Life, after weeks and months of monotonous toil, now happens in sudden bursts. They’ve known this wedding was coming for years, but that has done nothing to diminish the sudden rush of anxious energy. Within twenty-four hours it will all be over, and in a few weeks he and Bridget will move out of their cozy apartment and into a well-tended midcentury ranch in a sedate neighborhood. Their purchase is neither one’s dream: Evan had his heart set on fixing up a decaying old, grand home near the center of the city, while Bridget was taken in by a quaint log cabin on five acres out in a township. For this stage in life, at least, they decided neither would win. How quickly those promises became compromises, the fuel to the same old cycle of little spats and make-up love the two of them have endured since Evan first snuck her into his room during sophomore year. Once it was over lunch table seating or post-prom plans; now it’s over dining room paint schemes and the selection of national parks to visit on their honeymoon. The stakes seem higher, but maybe it isn’t so different after all.

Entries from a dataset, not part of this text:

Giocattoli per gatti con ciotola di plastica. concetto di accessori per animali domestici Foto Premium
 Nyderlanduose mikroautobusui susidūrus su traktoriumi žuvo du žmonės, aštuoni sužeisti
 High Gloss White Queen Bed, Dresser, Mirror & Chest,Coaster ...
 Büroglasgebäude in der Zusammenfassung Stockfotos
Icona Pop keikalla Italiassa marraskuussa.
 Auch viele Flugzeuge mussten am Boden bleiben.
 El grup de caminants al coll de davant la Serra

Bridget checks her phone and rolls her eyes. “My mom says your Aunt Cathy has a cold. She might not be able to sing.”

“Everything is ruined.”

Bridget cackles. “You’ve never been on great terms with Aunt Cathy, have you?”

“I do like my cousins, you know Colin and I are tight. But as for Aunt Cathy…well, I did once overhear her telling my mom that she deserved her amoral prick jock of a son for the way she’d let me go after my dad died. I don’t think she ever forgave my mom for marrying my dad.”

“Holy shit! What did your mom say to that?”

“She asked Aunt Cathy what she’d think if she told Colin to shove his cello up his ass.”

“I can’t even picture her saying that!”

“My mom can be a badass when she needs to.”

“And they still talk to each other?”

“Aunt Cathy’s on better meds now.”

Bridget cuts short her laugh. “It’s amazing how fragile we can all be, isn’t it?”

Evan nods and once again trails off into his memories. He thinks back to the wake he and Mark had held for Mark’s father at the ridgetop fortress up the shore. Evan had gone expecting a breakdown, but Mark kept his calm as they cleaned out the liquor cabinet, poised as ever as he recounted his lurching family saga. He was at turns bitter and regretful, but Evan could tell he was steeling himself to make good on what he could, to never make the same mistakes. There was a master plan, as there always is with Mark.

Only once did Mark’s simmering anger with the Brennan family legacy boil over into a true tempest. He’d launched into a soliloquy on the ills of modernity, both a defense of his responses to it and a load of self-loathing over the systems that brought his family to the top of the heap and kept them there. He lamented how the march of progress drove people to cut off old ties and retreat into sorry little republics of themselves, all in pursuit of base satisfaction. It didn’t quite amount to coherence, but Evan has lingered over its brightest glimmers ever since.

His father was a lonely man, Mark had said. One who always put up walls, incapable of showing weakness, incapable of being a host or welcoming in anyone who wasn’t of immediate use to him. He’d even admitted as much at the end. For all the desires he’d satisfied in his life, he was bathed in misery, a solitary soldier who limped along to his lonely fate. He aspired to love, but knew nothing but sorry substitutes for it. He sought refinement, but had no one left at the end to share in his tastes. He looked for easy escapes, but never took the time to ask why until it was far too late. That unreflective loneliness killed his family, and at his lowest points, Mark worries he’s inherited it. He needed to break those chains, he cried. Hugs and toasts had followed, and for that night, at least, Evan had assured Mark that he had the power within him to resist the trend toward ruin.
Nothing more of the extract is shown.